Thanks for your very concise summary. I've responded to few of these types of blog posts But your summary is the best.

The wheel will turn. But will those who played games peoples lives be called to account? I wish that there was someone collating evidence that could be used in future legal cases.

Peter / Melbourne Australia

Anonymous wrote 18 weeks 1 day ago

Consider the failed XMRV/CFS studies. An analysis of the British Medical Journal’s (Van Kuppeveld et al's) science on XMRV, presented as the "trump card" in negative XMRV/CFS research, reveals that their 20 year old blood samples were not from Chronic Fatigue Syndrome (ME/CFS) patients, and not remotely comparable to the Science CFS cohort. The BMJ (Nijmegen team) represented their cohort as CFS, when in fact they were studying the blood of tired, depressed patients. Here's the evidence:

Some shocking quotes from the study where the BMJ and Nijmegen’s 20 year old blood came from:
• “Information on physical abnormalities and treatment relied on self-report”.
• “Using a score of 16 or more, 36% of patients could be considered as having a clinical depression.”
• “To test generalizability, the present study sample was compared with a recently tested group of 68 patients with Unexplained Fatigue” (not CFS).
• And the clincher: the source of the blood came from a study where they, “Minimalized the risk of including patients with delayed convalescence of a viral infection”.
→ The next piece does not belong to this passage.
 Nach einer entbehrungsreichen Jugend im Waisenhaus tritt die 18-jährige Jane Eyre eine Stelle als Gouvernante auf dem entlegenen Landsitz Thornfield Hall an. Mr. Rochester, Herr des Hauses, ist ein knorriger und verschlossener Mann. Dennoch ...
For a detailed analysis of the BMJ article's flaws, complete with meticulous references, see: http://www.forums.aboutmecfs.org/showthread.php?3860-Scandal-in-BMJ-s-XMRV-CFS-Research the 5-part article Scandal in BMJ’s XMRV/CFS Research, posts #1,2,4,6,7. The BMJ stated their XMRV research was on a “well-defined cohort” of CFS patients, when it was on a group of depressed patients with Unexplained Fatigue – which had been explicitly screened to remove patients with “delayed convalescence of a viral infection”. Not much chance of finding XMRV in that cohort. How strong are the BMJ’s conclusions that XMRV isn’t in the UK – and that it isn’t associated with CFS! GSK has clearly distanced themselves from these failed studies.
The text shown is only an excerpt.